**GETOONDE TEKST**

******************************

Verder kan worden vastgesteld dat de twee monotheïstische godsdiensten, Christendom en Islam, een afgeleide zijn van de eerste monotheïstische godsdienst de Joodse. Bij het Christendom is dit duidelijk een afsplitsing geweest, bij de Islam zijn in de ‘openbaringen’ die Mohammed kreeg de Talmoed en de namen van Abraham en Mozes, maar ook van de figuur Jezus een feit, zij het dat deze een andere strekking kregen dan in het Jodendom en Christendom.
Interpretaties
Al in het begin van het ontstaan van het Christendom waren er veel verschillende interpretaties, ook na het vastleggen van de Bijbelse geschriften als zijnde het Woord van God, bleef dit niet uit, zo ontstonden al snel verschillende opvattingen en stromingen waarvan een paar bekende worden genoemd.
In de 1e eeuw de Judaïsten, in de 2e eeuw de Montenisten en Gnosticisten, de 4e eeuw Arianisten, de 12e eeuw, Katharen en Waldenzen. In de 16e eeuw de Reformatie met Calvinisten, Lutheranen, Mennoïsten en Doopsgezinden. In de 17e eeuw vanuit de Reformatie de Methodisten, Baptisten, Quakers en Remonstranten, in de 20e eeuw binnen de R.K. kerk de Modernisten en Traditionalisten.

******************************

**GEGEVENS BIJ OPDRACHT**
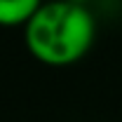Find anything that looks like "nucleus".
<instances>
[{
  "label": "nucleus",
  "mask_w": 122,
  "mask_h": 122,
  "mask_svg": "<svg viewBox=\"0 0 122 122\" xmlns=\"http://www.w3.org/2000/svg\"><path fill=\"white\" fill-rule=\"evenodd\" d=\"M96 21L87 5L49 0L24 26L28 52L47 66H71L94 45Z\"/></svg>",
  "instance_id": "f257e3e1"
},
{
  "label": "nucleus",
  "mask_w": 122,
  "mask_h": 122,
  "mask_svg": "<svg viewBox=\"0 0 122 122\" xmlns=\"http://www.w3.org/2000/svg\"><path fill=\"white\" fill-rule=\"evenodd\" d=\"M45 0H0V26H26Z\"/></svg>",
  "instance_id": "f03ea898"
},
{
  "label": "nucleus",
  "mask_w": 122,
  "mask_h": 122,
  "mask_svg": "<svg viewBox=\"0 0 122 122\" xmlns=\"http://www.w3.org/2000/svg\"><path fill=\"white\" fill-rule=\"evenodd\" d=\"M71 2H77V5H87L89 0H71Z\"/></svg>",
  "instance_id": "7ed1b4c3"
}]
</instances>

******************************

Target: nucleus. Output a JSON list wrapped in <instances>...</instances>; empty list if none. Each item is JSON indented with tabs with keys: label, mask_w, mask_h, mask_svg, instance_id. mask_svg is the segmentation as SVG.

******************************

**WAT WORDT GEVRAAGD**
a) Herhaal de tekst over de monotheïstische godsdiensten en hun interpretaties woord voor woord en in zijn geheel.
b) Bepaal in hoeveel regels van de gegevens de tekenreeks "xmlns" voorkomt, waarbij hoofdletters en kleine letters als verschillend gelden, en geef alleen dat aantal.

**UITWERKINGEN**
a)
Verder kan worden vastgesteld dat de twee monotheïstische godsdiensten, Christendom en Islam, een afgeleide zijn van de eerste monotheïstische godsdienst de Joodse. Bij het Christendom is dit duidelijk een afsplitsing geweest, bij de Islam zijn in de ‘openbaringen’ die Mohammed kreeg de Talmoed en de namen van Abraham en Mozes, maar ook van de figuur Jezus een feit, zij het dat deze een andere strekking kregen dan in het Jodendom en Christendom.
Interpretaties
Al in het begin van het ontstaan van het Christendom waren er veel verschillende interpretaties, ook na het vastleggen van de Bijbelse geschriften als zijnde het Woord van God, bleef dit niet uit, zo ontstonden al snel verschillende opvattingen en stromingen waarvan een paar bekende worden genoemd.
In de 1e eeuw de Judaïsten, in de 2e eeuw de Montenisten en Gnosticisten, de 4e eeuw Arianisten, de 12e eeuw, Katharen en Waldenzen. In de 16e eeuw de Reformatie met Calvinisten, Lutheranen, Mennoïsten en Doopsgezinden. In de 17e eeuw vanuit de Reformatie de Methodisten, Baptisten, Quakers en Remonstranten, in de 20e eeuw binnen de R.K. kerk de Modernisten en Traditionalisten.

b) 3